Service Disparities and Coordinated Family Support Services


Longstanding Interest in Spending Disparities Among Racial/Ethnic Groups. Starting in 2011‑12, state law requires all regional centers to periodically publish data on the amount spent on services for consumers disaggregated by the race/ethnicity of these consumers. These data consistently have shown large disparities in the average amounts spent among these groups. In particular, spending for Hispanic/Latino consumers is about half that for white consumers on average. (We raised concerns about spending disparities in a previous analysis, which provides additional context on this topic.)

Coordinated Family Support Pilot Intended to Help Identify and Address Disparities. DDS reports that adult Hispanic/Latino consumers are more likely than white consumers to live at home and thus consume fewer residential services. While this could be one contributing factor to lower spending levels for Hispanic/Latino consumers, the circumstances of living at home could mask service needs that are not being met. In response to this spending disparity, DDS created a pilot program for Coordinated Family Support targeted at the population of consumers 18 years and older who choose to live in their family homes. Services provided through the Coordinated Family Support pilot are intended to be tailored to each family’s unique needs and to respect the language and culture of each family. The department utilized funding for HCBS under the American Rescue Plan Act (ARPA) to help fund the pilot. The expenditure deadline for all HCBS ARPA activities is December 31, 2024.

Department Stated Intent to Collect Data on Pilot. The department stated in 2023 that regional center service coordinators are responsible for distributing an experience questionnaire to consumers and families receiving Coordinated Family Support. Service coordinators must then submit questionnaire responses to the department. Additionally, the department stated that regional centers must submit quarterly reports on pilot implementation.

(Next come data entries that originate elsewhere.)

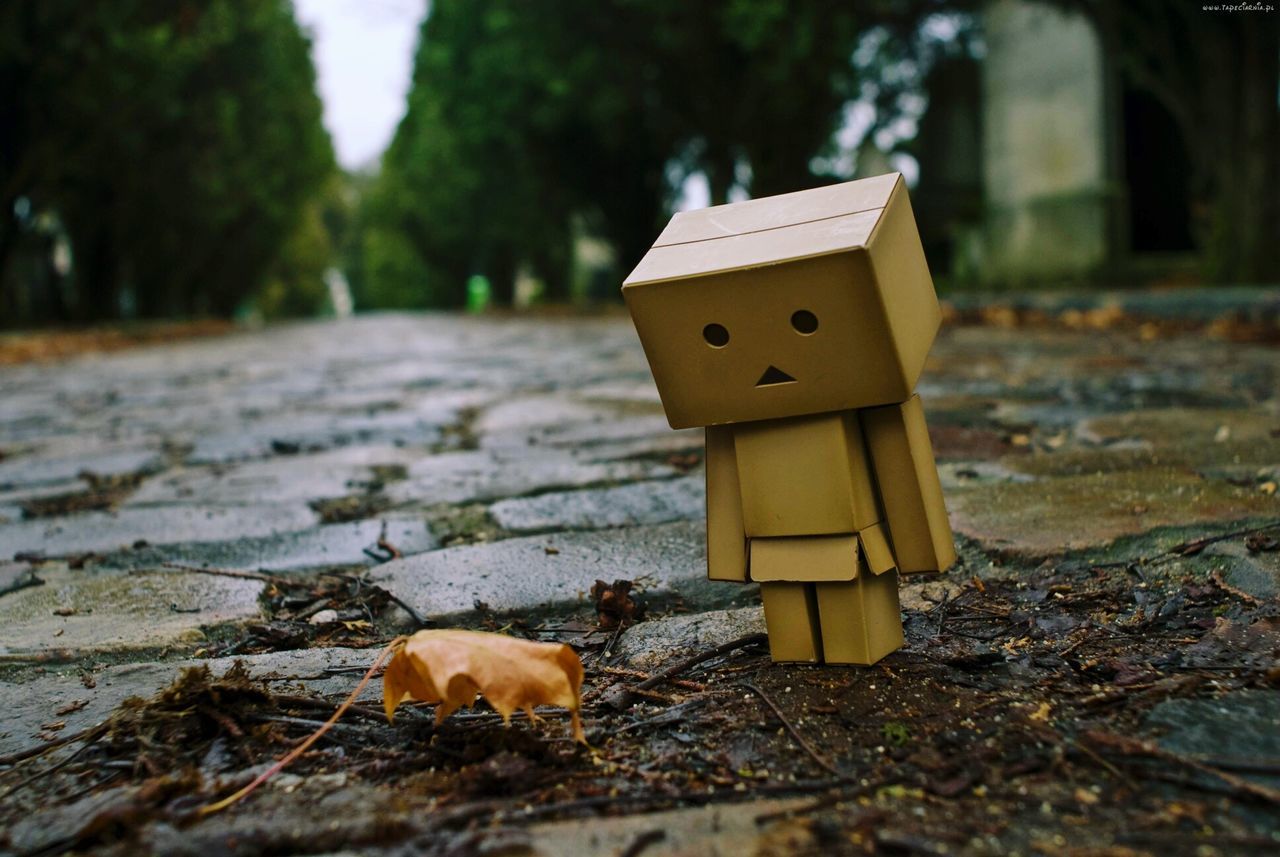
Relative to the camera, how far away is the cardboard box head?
1.33m

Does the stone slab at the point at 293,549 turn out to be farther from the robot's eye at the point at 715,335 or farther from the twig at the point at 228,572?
the robot's eye at the point at 715,335

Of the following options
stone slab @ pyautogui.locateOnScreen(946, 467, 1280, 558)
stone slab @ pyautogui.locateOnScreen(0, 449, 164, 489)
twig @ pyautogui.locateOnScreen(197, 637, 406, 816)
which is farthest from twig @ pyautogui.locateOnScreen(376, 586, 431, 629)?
stone slab @ pyautogui.locateOnScreen(0, 449, 164, 489)

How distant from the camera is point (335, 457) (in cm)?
381

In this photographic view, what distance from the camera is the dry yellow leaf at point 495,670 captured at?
126cm

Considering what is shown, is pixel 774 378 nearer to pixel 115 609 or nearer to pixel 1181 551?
pixel 1181 551

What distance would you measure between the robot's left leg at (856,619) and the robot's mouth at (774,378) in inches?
11.4

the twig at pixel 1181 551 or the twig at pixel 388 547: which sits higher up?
the twig at pixel 388 547

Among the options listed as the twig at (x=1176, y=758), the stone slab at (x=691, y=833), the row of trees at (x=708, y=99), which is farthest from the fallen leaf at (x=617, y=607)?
the row of trees at (x=708, y=99)

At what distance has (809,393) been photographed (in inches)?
55.4

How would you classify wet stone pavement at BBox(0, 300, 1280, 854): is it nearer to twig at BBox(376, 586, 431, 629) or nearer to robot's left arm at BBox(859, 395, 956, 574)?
twig at BBox(376, 586, 431, 629)

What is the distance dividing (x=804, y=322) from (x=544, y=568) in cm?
100

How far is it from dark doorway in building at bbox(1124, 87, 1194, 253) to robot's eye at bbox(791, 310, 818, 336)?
1508 centimetres

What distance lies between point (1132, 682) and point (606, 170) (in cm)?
2115

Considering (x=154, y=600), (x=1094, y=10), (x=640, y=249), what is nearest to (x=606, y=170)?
(x=640, y=249)
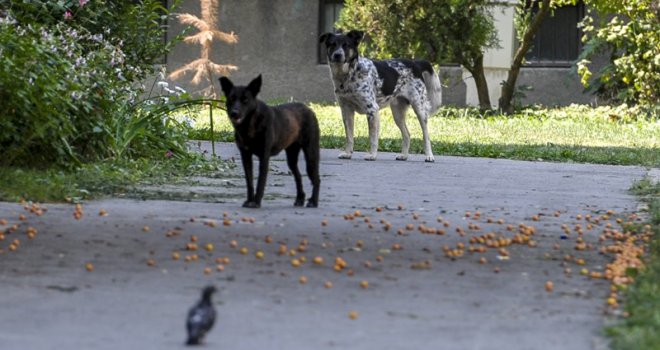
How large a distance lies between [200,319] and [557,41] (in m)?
20.5

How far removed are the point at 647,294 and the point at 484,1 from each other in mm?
16034

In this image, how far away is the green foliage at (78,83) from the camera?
9.19m

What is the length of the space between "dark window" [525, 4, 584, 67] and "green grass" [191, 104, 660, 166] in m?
1.66

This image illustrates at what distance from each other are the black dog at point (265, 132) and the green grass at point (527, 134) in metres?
5.72

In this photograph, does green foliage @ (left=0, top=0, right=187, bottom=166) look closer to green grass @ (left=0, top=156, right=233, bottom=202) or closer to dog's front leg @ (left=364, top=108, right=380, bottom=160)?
green grass @ (left=0, top=156, right=233, bottom=202)

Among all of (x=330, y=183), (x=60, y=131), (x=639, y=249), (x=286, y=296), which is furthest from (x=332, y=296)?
(x=330, y=183)

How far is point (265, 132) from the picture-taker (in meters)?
8.30

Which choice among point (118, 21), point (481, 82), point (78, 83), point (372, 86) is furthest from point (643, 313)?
point (481, 82)

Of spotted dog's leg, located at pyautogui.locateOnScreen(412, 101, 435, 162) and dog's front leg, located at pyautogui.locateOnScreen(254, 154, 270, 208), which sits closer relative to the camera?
dog's front leg, located at pyautogui.locateOnScreen(254, 154, 270, 208)

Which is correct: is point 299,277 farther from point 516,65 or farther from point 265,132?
point 516,65

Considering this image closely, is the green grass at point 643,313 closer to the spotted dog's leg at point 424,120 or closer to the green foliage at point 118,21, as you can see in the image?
the green foliage at point 118,21

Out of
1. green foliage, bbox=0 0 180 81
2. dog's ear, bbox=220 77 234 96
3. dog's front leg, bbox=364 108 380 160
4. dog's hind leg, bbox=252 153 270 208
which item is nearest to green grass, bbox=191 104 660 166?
dog's front leg, bbox=364 108 380 160

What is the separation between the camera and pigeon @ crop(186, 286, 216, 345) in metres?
4.46

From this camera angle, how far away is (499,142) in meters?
16.5
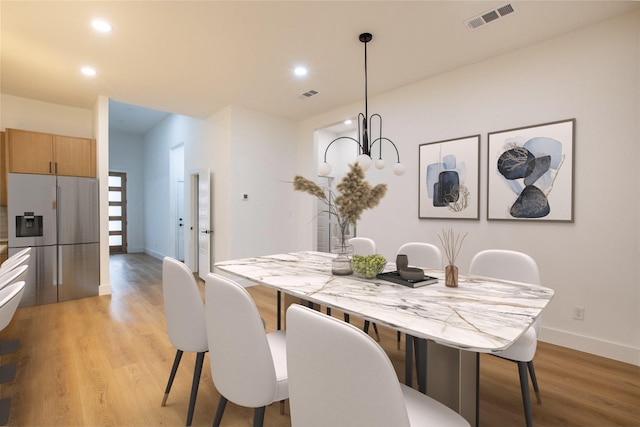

Evaluation Would Reveal Outcomes From the Pilot and Provide Opportunities for Legislative Oversight. Once the pilot concludes, a program evaluation would be warranted to assess whether the pilot sheds light on the service disparities for Hispanic/Latino consumers and potential opportunities to reduce them. The department has not yet announced an end date for the pilot. For now, the department indicates that it is still implementing the pilot and approving service providers to provide Coordinated Family Support services. To assess whether additional General Fund spending on these services—or other policy actions—could be warranted in future budgets, we recommend that the Legislature ask DDS to provide more details on its plan to evaluate the pilot. Based on the evaluation, the Legislature could consider whether the pilot merits continuation and any potential modifications to improve efficacy. Questions the evaluation could include are: Did the pilot identify gaps in consumers’ service needs? Did participants consume more services as a result? Do the department’s findings suggest that spending disparities are driven by barriers consumers have faced in the developmental services system? Were there a sufficient number of providers approved to provide Coordinated Family Supports?